Il posizionamento dei fori determina, in larga misura, la dimensione e giacitura dei detriti ed è
pertanto opera di specialisti sopratutto quando, subito dopo la volata e prima dello smarino, è
necessario procedere alla posa di un primo strato di rivestimento della volta.

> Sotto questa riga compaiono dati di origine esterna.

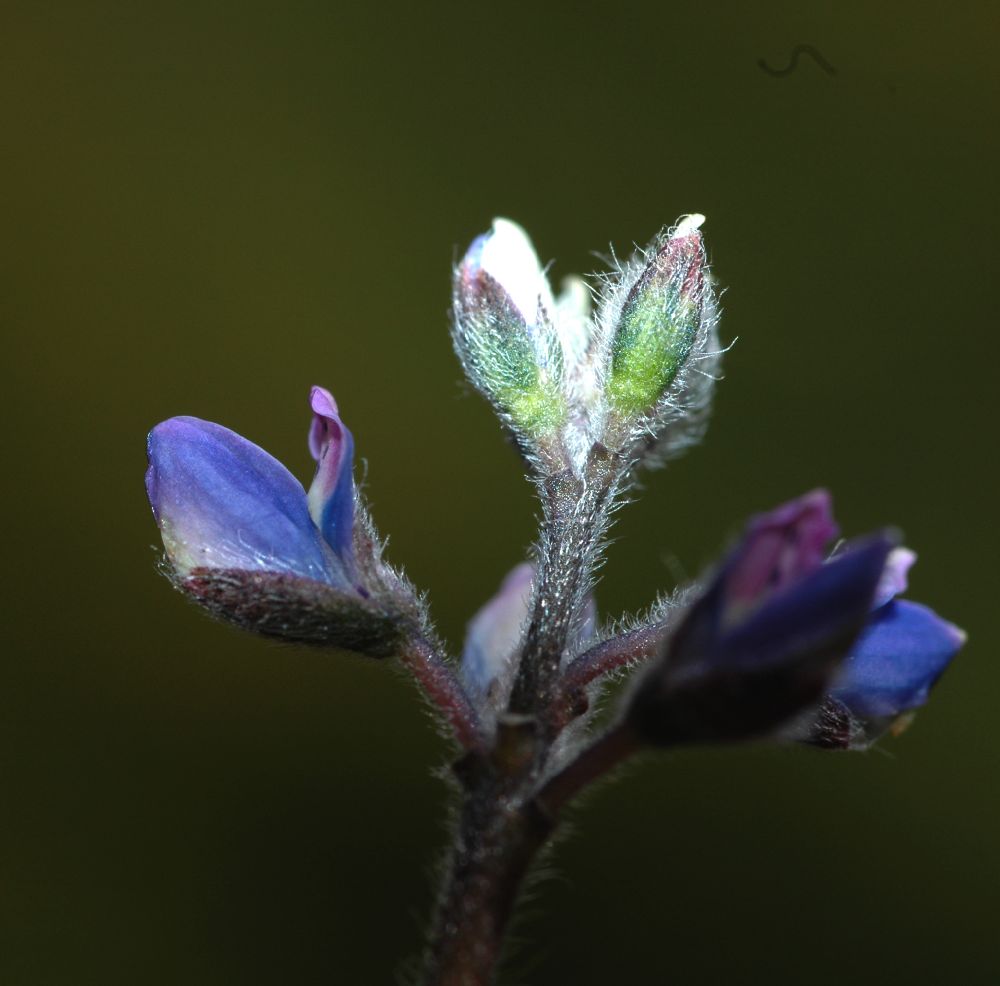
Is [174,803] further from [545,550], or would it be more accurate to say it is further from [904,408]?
[545,550]

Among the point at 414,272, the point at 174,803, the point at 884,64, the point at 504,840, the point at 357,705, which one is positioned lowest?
the point at 504,840

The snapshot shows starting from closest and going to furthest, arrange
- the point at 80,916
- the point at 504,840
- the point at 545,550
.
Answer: the point at 504,840, the point at 545,550, the point at 80,916

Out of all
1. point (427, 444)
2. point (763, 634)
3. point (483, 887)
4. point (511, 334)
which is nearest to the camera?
point (763, 634)

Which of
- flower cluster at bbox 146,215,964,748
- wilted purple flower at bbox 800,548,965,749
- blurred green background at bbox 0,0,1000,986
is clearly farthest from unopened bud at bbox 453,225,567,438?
blurred green background at bbox 0,0,1000,986

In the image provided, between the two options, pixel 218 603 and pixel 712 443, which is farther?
pixel 712 443

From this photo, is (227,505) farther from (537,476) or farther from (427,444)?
(427,444)

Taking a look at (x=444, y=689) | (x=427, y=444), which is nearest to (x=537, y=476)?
(x=444, y=689)

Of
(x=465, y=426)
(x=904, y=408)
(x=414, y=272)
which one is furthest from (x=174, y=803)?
(x=904, y=408)
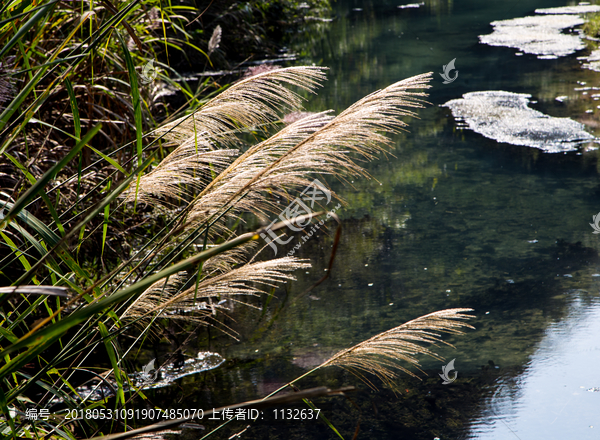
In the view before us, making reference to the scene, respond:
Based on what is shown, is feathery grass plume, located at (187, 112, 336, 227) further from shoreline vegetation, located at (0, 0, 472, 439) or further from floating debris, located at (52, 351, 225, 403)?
floating debris, located at (52, 351, 225, 403)

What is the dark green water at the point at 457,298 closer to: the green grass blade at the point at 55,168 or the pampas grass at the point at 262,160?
the pampas grass at the point at 262,160

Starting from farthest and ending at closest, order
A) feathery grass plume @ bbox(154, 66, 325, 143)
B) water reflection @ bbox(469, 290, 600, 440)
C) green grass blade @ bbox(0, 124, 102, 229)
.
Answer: water reflection @ bbox(469, 290, 600, 440) < feathery grass plume @ bbox(154, 66, 325, 143) < green grass blade @ bbox(0, 124, 102, 229)

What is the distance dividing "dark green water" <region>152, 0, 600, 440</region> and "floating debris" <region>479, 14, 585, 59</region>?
1.74 metres

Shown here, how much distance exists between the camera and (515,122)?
3.61 metres

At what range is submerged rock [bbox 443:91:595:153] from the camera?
10.8ft

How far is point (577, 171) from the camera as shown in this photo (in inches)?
114

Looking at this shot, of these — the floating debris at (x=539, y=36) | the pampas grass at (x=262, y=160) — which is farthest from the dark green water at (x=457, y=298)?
the floating debris at (x=539, y=36)

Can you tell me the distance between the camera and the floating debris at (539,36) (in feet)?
17.3

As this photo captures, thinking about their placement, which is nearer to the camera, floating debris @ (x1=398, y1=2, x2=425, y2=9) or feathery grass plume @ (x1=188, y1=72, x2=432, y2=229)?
feathery grass plume @ (x1=188, y1=72, x2=432, y2=229)

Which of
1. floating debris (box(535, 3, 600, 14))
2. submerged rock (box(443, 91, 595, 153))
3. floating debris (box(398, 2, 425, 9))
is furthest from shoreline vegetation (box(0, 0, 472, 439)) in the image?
floating debris (box(398, 2, 425, 9))

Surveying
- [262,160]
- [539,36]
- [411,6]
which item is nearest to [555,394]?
[262,160]

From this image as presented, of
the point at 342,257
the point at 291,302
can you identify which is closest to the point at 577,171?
the point at 342,257

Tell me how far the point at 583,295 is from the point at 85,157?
69.2 inches

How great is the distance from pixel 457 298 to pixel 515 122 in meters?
2.07
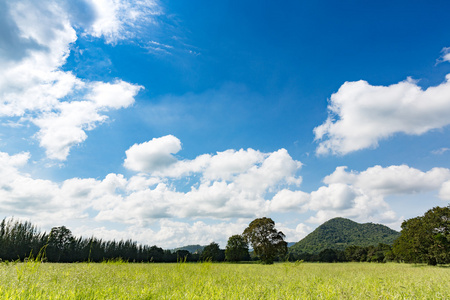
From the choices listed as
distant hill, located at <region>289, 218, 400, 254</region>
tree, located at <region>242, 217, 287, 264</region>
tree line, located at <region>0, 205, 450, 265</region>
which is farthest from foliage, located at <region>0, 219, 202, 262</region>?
distant hill, located at <region>289, 218, 400, 254</region>

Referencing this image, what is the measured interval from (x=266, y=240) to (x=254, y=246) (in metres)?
2.74

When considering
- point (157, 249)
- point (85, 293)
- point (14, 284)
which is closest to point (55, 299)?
point (85, 293)

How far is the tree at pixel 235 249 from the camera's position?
209ft

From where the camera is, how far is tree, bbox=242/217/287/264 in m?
47.0

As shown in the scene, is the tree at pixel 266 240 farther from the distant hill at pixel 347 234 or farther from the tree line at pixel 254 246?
the distant hill at pixel 347 234

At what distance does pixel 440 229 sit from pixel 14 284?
171 ft

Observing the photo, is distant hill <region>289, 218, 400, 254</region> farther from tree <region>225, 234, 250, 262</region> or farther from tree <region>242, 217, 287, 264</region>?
tree <region>242, 217, 287, 264</region>

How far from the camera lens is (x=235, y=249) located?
64.4 m

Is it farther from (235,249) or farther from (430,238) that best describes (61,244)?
(430,238)

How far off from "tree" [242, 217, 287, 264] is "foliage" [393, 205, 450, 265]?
22.0 meters

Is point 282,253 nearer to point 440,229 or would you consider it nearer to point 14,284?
point 440,229

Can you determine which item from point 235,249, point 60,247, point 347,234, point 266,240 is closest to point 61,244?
point 60,247

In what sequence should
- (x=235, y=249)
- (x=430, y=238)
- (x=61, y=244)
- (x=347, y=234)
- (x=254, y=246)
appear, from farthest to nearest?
(x=347, y=234)
(x=235, y=249)
(x=61, y=244)
(x=254, y=246)
(x=430, y=238)

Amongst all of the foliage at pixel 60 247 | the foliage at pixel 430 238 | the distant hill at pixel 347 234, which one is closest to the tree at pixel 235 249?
the foliage at pixel 60 247
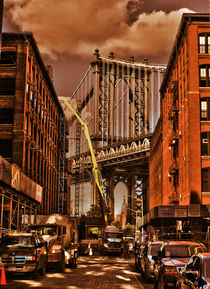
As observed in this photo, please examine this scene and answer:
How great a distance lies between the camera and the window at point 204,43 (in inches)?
1955

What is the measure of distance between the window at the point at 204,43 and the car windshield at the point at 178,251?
34.5 m

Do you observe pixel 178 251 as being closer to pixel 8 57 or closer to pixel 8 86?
pixel 8 86

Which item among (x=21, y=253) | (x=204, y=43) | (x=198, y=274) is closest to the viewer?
(x=198, y=274)

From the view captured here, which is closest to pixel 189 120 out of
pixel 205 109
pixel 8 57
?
pixel 205 109

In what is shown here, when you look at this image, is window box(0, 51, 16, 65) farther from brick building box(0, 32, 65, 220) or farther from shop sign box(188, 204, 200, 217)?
shop sign box(188, 204, 200, 217)

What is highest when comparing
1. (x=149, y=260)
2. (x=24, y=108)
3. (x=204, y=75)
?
(x=204, y=75)

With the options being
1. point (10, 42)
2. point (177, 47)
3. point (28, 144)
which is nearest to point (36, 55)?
point (10, 42)

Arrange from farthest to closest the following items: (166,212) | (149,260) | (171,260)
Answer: (166,212) < (149,260) < (171,260)

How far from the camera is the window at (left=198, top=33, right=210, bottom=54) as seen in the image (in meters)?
49.7

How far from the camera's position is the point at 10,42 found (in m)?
59.8

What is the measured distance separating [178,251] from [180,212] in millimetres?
26283

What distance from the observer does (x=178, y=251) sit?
1806 centimetres

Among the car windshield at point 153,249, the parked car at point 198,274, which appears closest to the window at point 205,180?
the car windshield at point 153,249

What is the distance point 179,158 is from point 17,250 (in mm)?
33745
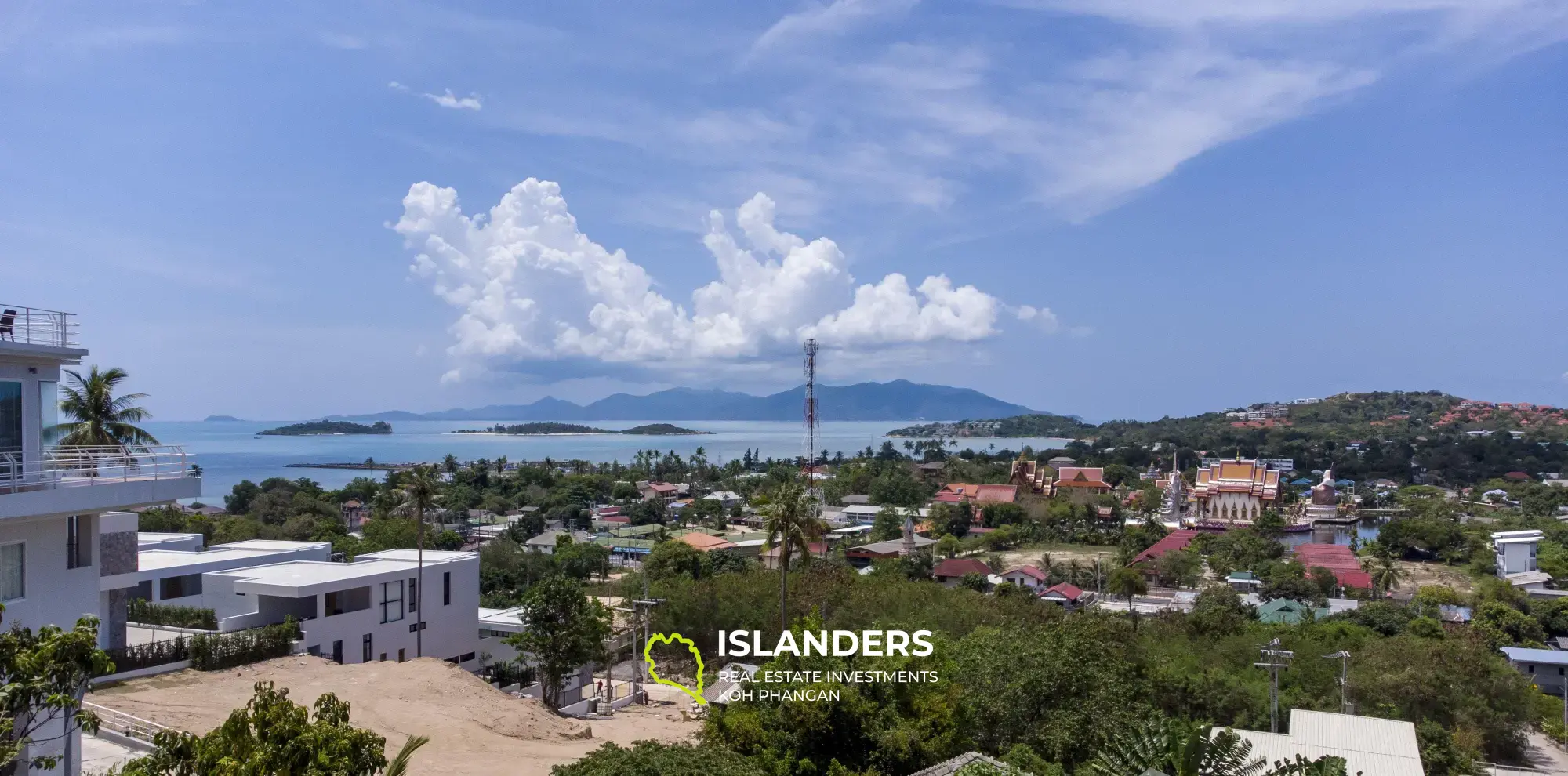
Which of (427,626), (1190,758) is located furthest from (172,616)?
(1190,758)

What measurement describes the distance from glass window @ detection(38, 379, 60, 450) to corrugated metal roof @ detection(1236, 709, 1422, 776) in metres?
14.8

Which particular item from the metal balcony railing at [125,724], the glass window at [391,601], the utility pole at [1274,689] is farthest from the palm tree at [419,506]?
the utility pole at [1274,689]

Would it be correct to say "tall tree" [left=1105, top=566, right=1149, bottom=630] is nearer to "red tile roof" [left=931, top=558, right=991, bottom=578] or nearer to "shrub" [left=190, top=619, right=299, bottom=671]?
"red tile roof" [left=931, top=558, right=991, bottom=578]

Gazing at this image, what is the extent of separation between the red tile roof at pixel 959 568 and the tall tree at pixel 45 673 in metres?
40.2

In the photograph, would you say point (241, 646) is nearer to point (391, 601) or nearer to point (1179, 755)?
point (391, 601)

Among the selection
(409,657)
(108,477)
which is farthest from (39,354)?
(409,657)

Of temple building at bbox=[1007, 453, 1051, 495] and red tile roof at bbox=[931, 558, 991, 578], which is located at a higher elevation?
temple building at bbox=[1007, 453, 1051, 495]

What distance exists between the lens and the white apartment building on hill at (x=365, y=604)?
22375 millimetres

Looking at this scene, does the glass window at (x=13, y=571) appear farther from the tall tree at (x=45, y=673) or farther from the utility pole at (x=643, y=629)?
the utility pole at (x=643, y=629)

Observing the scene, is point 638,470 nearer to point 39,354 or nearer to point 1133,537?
point 1133,537

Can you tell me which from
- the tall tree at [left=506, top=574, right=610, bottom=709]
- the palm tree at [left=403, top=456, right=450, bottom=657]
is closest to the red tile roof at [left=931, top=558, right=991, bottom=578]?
the tall tree at [left=506, top=574, right=610, bottom=709]

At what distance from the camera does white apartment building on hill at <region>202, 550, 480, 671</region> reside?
2238cm

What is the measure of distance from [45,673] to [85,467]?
3760 millimetres

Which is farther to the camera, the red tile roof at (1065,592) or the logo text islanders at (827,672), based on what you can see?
the red tile roof at (1065,592)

La tecnica di far convergere i fori verso il centro, o svedese (Fig. 4.36-sx), limita la profondità dello
sfondo ed è usata raramente. Preferita quella canadese, a fori paralleli, sia per i migliori risultati
(tanto migliori quanto più accurato è il parallelismo) che per l’impiego generalizzato dei Jumbos
che, operativamente, impongono tale di tipo di tecnica. In Fig. 4.36-dx è rappresentata una tipica
volata con 41 fori per una galleria di m 4.2x4.2 inclusa una doppia combinazione di fori convergenti
per le mine di rinora.
Perforazioni di questo tipo richiedono un Jumbo a 4÷5 perforatori con uno sfondo di 2.5-3.0 m per
volata. Onde limitare i danni alla roccia fuori del taglio previsto e perché quest'ultimo risulti più
preciso si ricorre a due procedure poco diverse l'una dall'altra: il prédécoupage dei francesi e lo
smooth-blasting statunitense.
Nel primo caso dopo le mine di rinora, per levare il tappo centrale e prima del tiro principale, si
fanno esplodere simultaneamente i fori cosiddetti di réglage in volta ed ai piedritti in modo tale che
la roccia si fessuri solo tra foro e foro. Ciò richiede fori perfettamente paralleli, vicini, di grosso
diametro e poco caricati.
Con lo smooth-blasting, oggi il più usato, la detonazione dei fori di regolazione (sempre molto
ravvicinati (Tab. 4.16) segue quella del tiro principale.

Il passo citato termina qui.